The IQR is computed as IQR = Q3-Q1 

* Outliers are defined as values below Q1 - 1.5·IQR or above  Q3 + 1.5·IQR 


In [None]:
# IQR method

def remove_outliers_iqr(data, column):
    Q1 = data[column].quantile(0.25)
    Q3 = data[column].quantile(0.75)
    IQR = Q3 - Q1
    
    lower_bound = Q1 - 1.5 * IQR
    upper_bound = Q3 + 1.5 * IQR
    
    return data[(data[column] >= lower_bound) & (data[column] <= upper_bound)]

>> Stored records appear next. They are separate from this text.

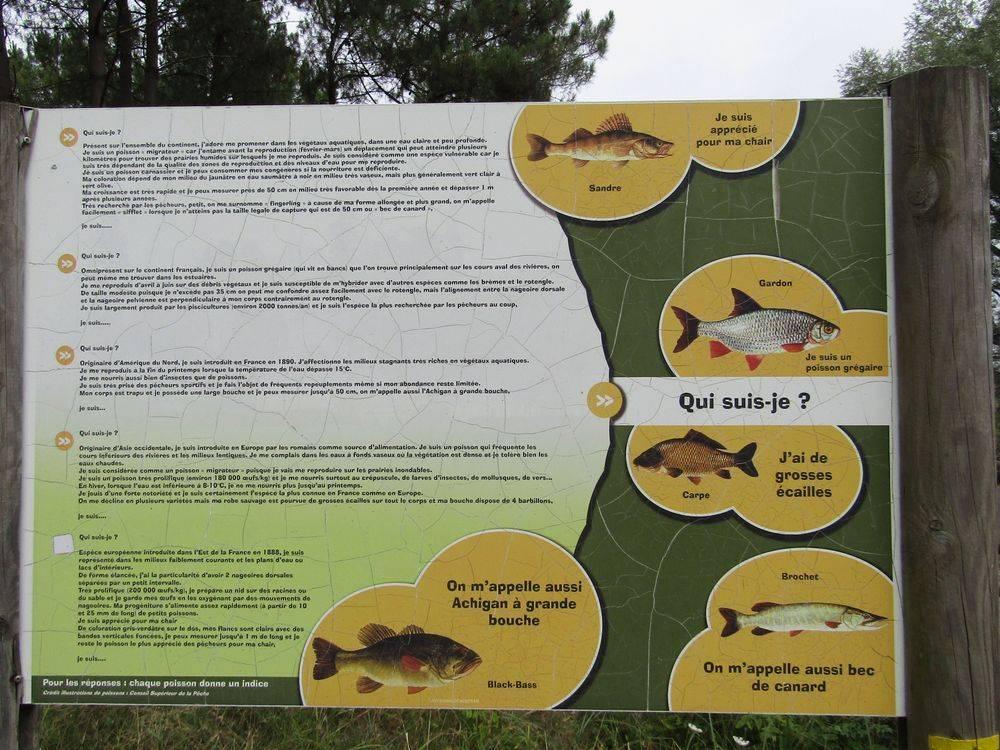 Gite nature du Tremblay en Touraine pêche lac de Rillé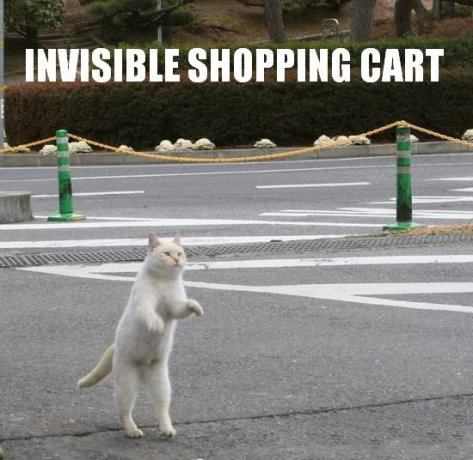 Invisible Cart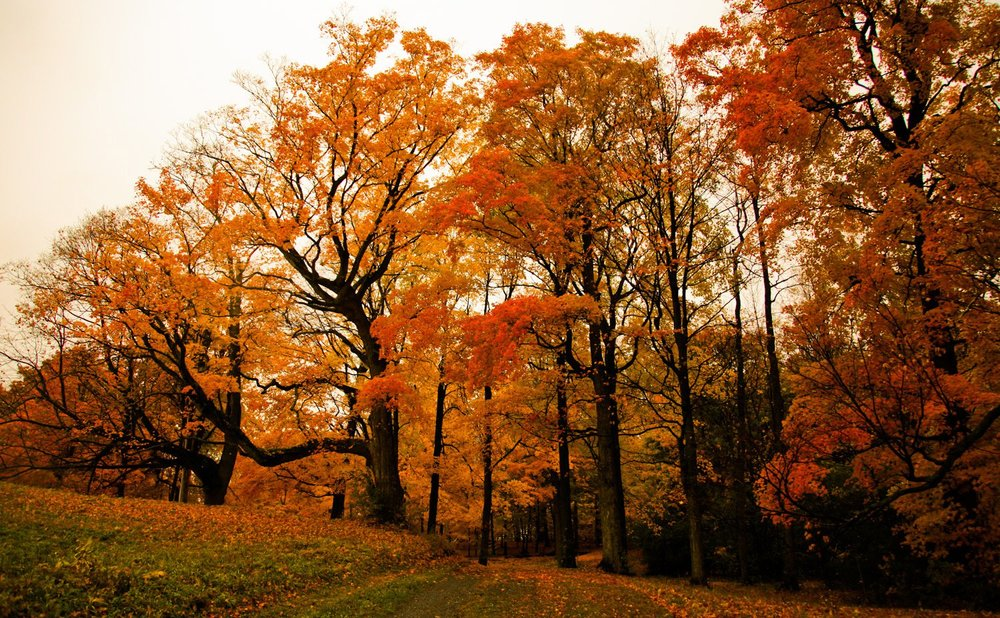 foliage-big.jpg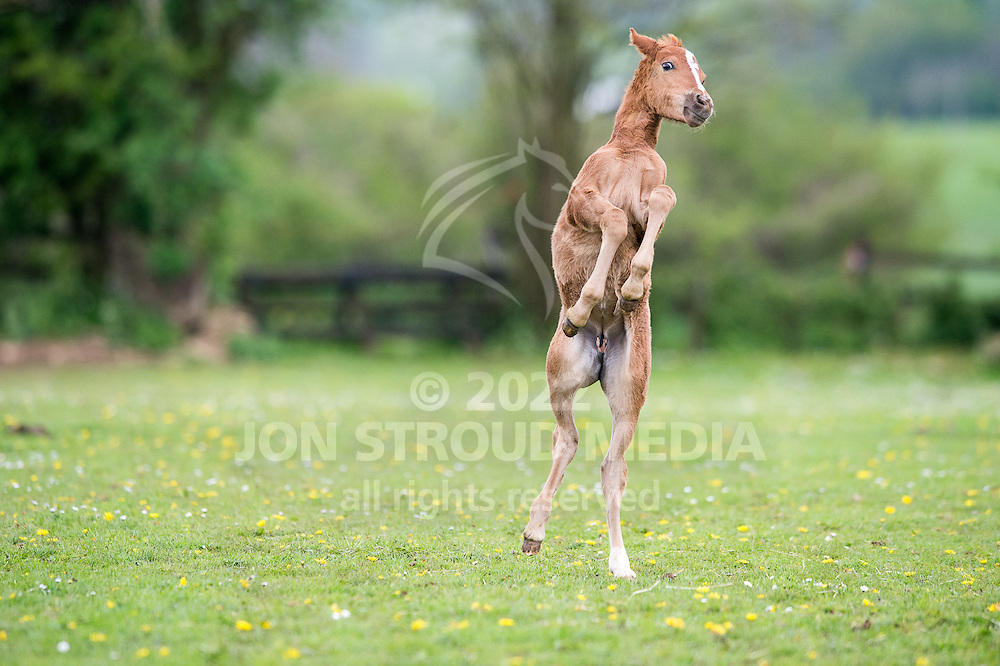 A foal at play - Nailsworth, Gloucestershire, United Kingdom - May 2014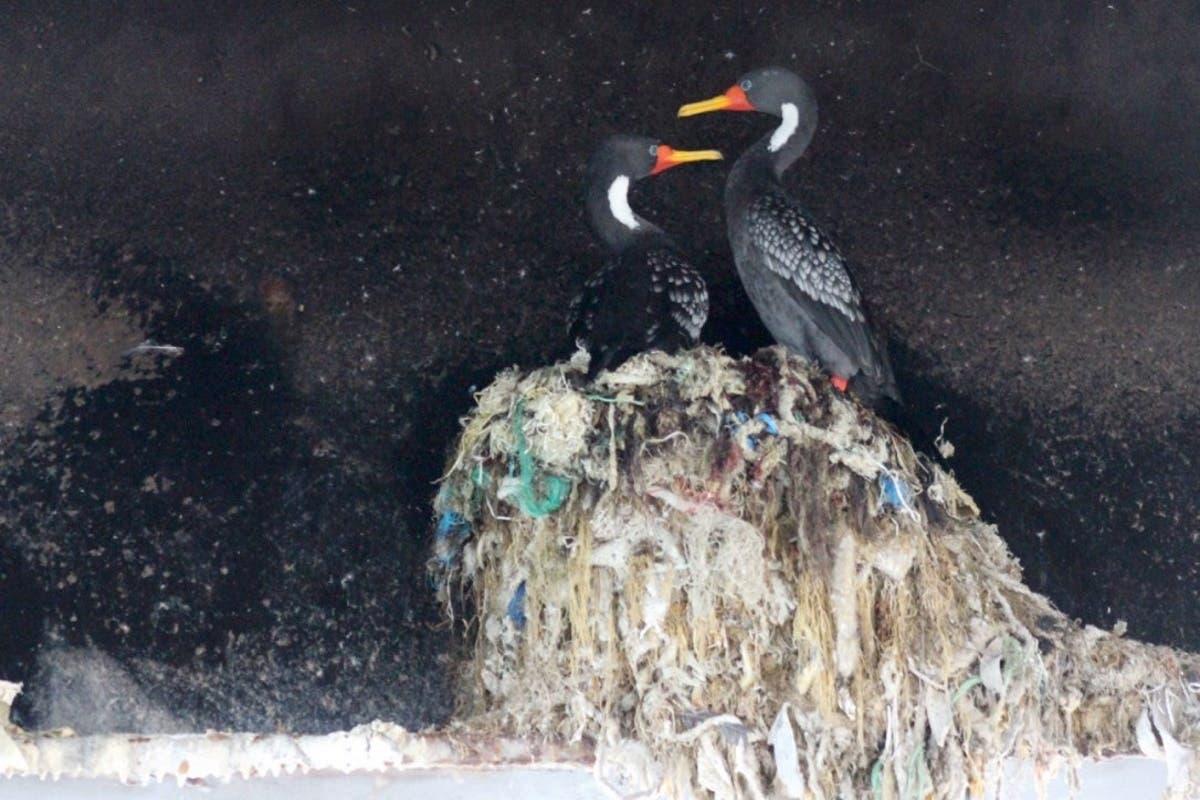 chile-ninhos-plasticos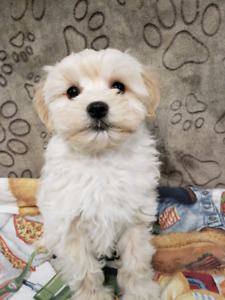Maltipoo puppies for pet homes (Maltese x Toy Poodle)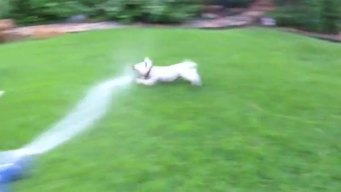 Molly and the Sprinkler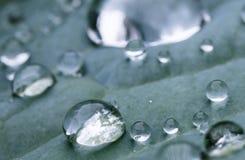 Makro nah oben vom reinen Regentropfen auf grünem Blatt mit venation Lizenzfreie Stockbilder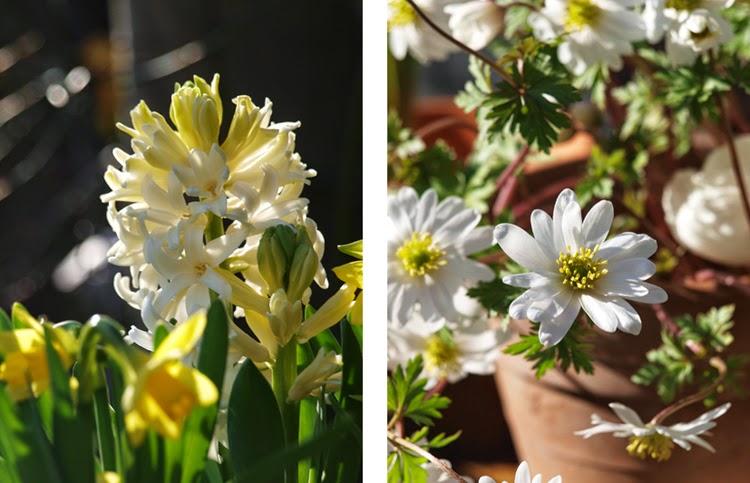 Hvide anemoner og hyacinter i forårshaven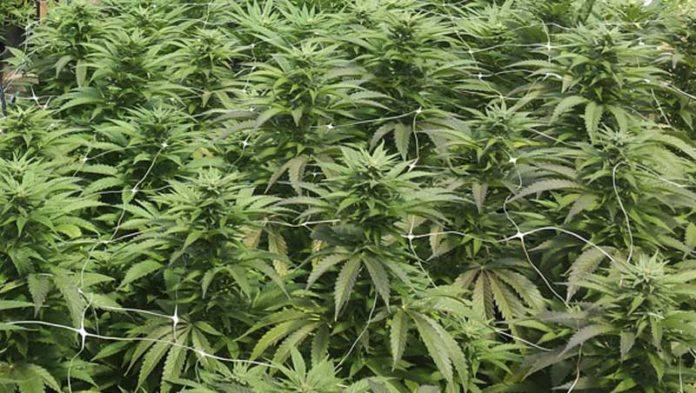 Insectos beneficiosos en un Cultivo de Marihuana - Insectos Buenos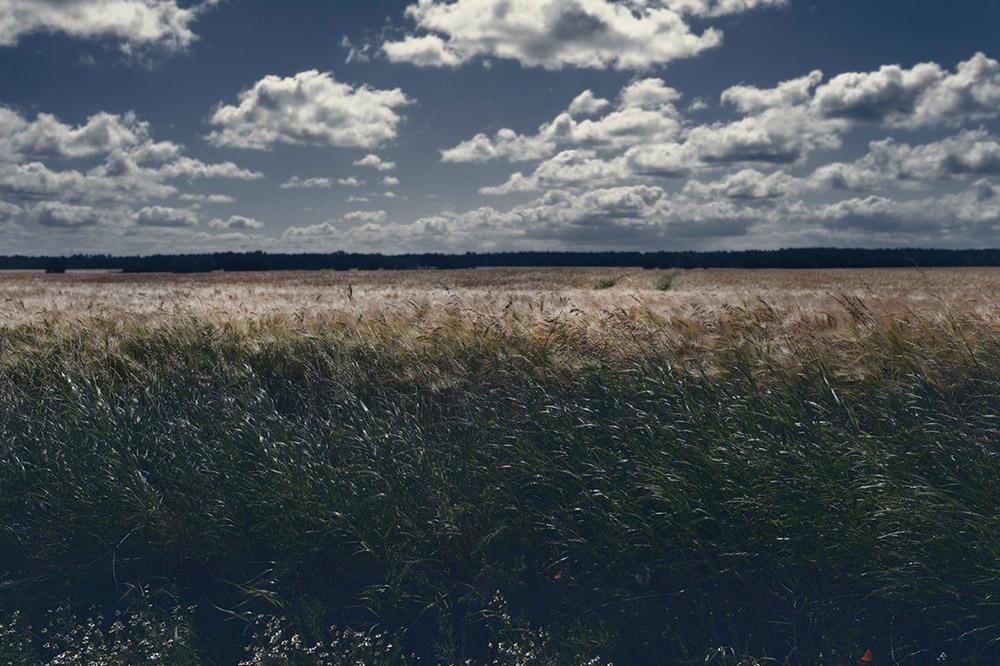 Landschaftsfotografie | Beejas World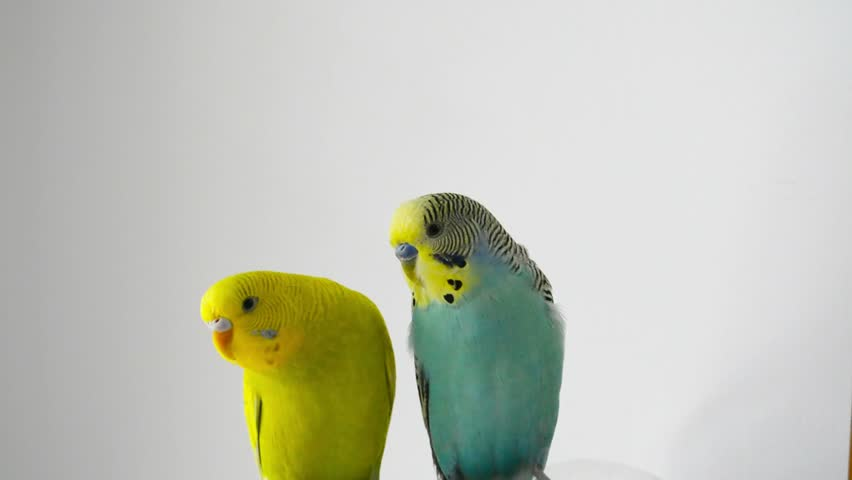 nice parrots perus cople  on white background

df_no_outliers_iqr = remove_outliers_iqr(dataset, 'pressure')


In [None]:
atributos_boxplot = df_no_outliers_iqr.plot(kind='box', subplots=True, layout=(4, 3), figsize=(11, 11),
                                 sharex=False, sharey=False, fontsize=10)


**Z-Score Method:**

* The Z-score for each value in the specified column is calculated.
* Values with a Z-score greater than 3 or less than -3 are considered outliers.

In [None]:
import matplotlib.pyplot as plt

mean = dataset['radiation'].mean()
st_dev = dataset['radiation'].std()
dataset['radiation'].plot.hist(bins=20)
plt.axvline(mean, color = 'Black', label = 'Mean')
plt.axvline(mean - st_dev, color = 'Red', label = '-1σ')
plt.axvline(mean + st_dev, color = 'Violet', label = '+1σ')
plt.axvline(mean - 2*st_dev, color = 'Red', label = '-2σ')
plt.axvline(mean + 2*st_dev, color = 'Violet', label = '+2σ')
plt.axvline(mean - 3*st_dev, color = 'Red', label = '-3σ')
plt.axvline(mean + 3*st_dev, color = 'Violet', label = '+3σ')
plt.xlabel('Energy')
plt.legend()

In [None]:
# Z-score
from scipy.stats import zscore


def remove_outliers_zscore(data, column):
    z_scores = zscore(data[column])
    print(z_scores)
    return data[(z_scores > -3) & (z_scores < 3)]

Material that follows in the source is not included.